What is the number of lines in the listing below that contain the word "States"? Give only that number.

+--

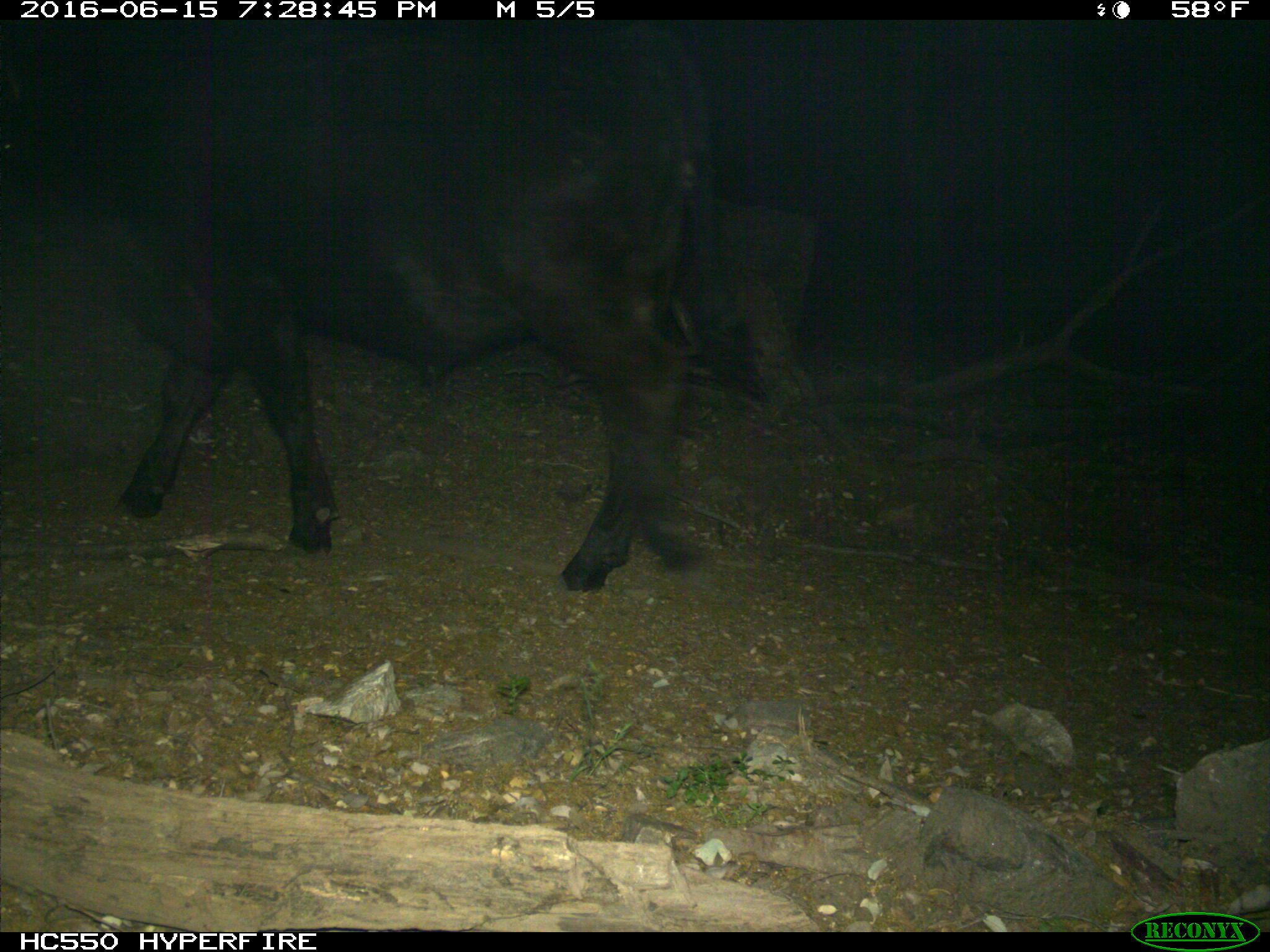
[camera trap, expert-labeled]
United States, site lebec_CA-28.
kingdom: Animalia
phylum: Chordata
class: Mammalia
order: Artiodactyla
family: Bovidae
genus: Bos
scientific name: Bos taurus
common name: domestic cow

+--

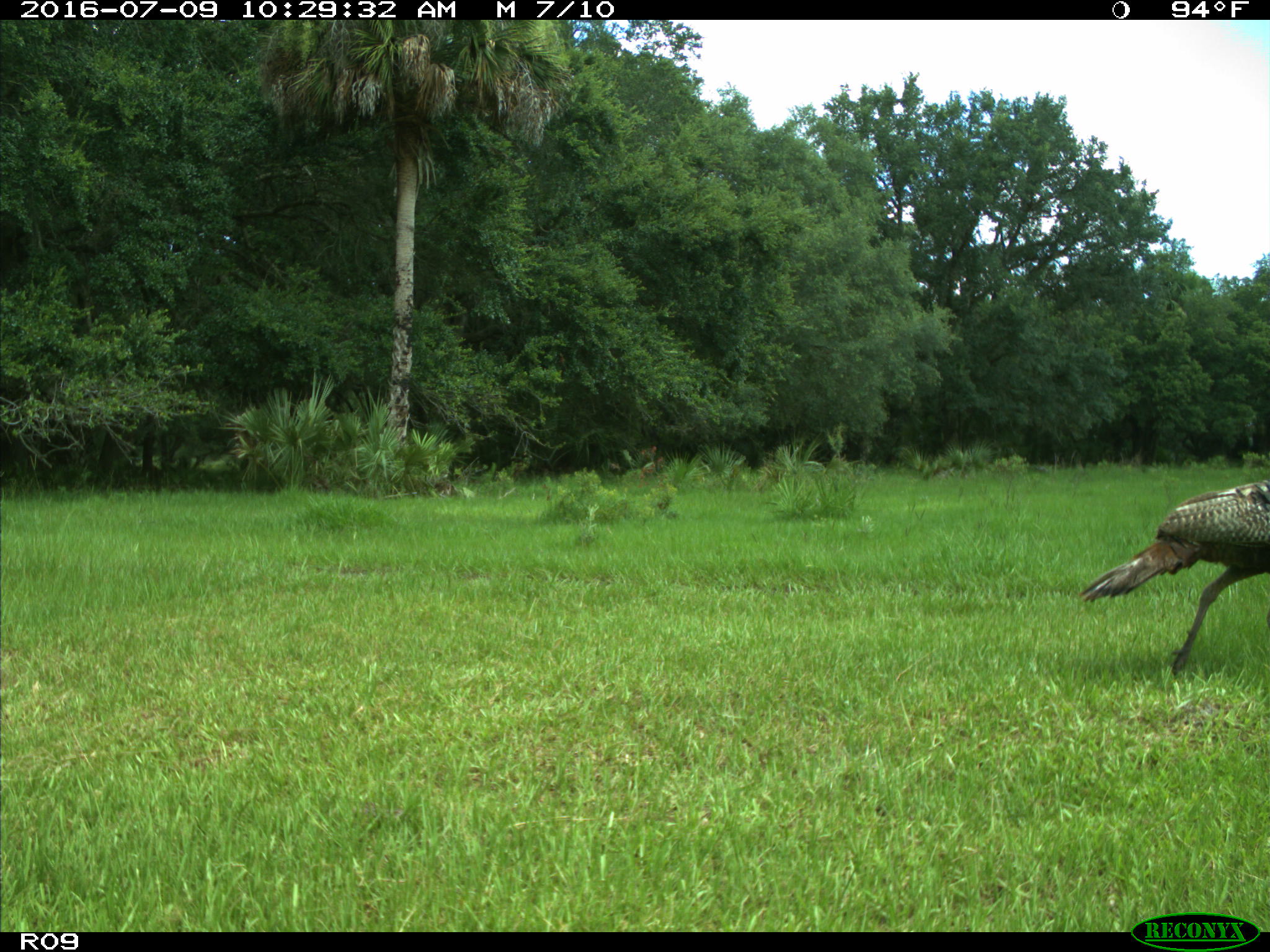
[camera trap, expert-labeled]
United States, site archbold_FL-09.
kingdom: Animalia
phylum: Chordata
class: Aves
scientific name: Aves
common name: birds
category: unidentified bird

+--

Written response -> 2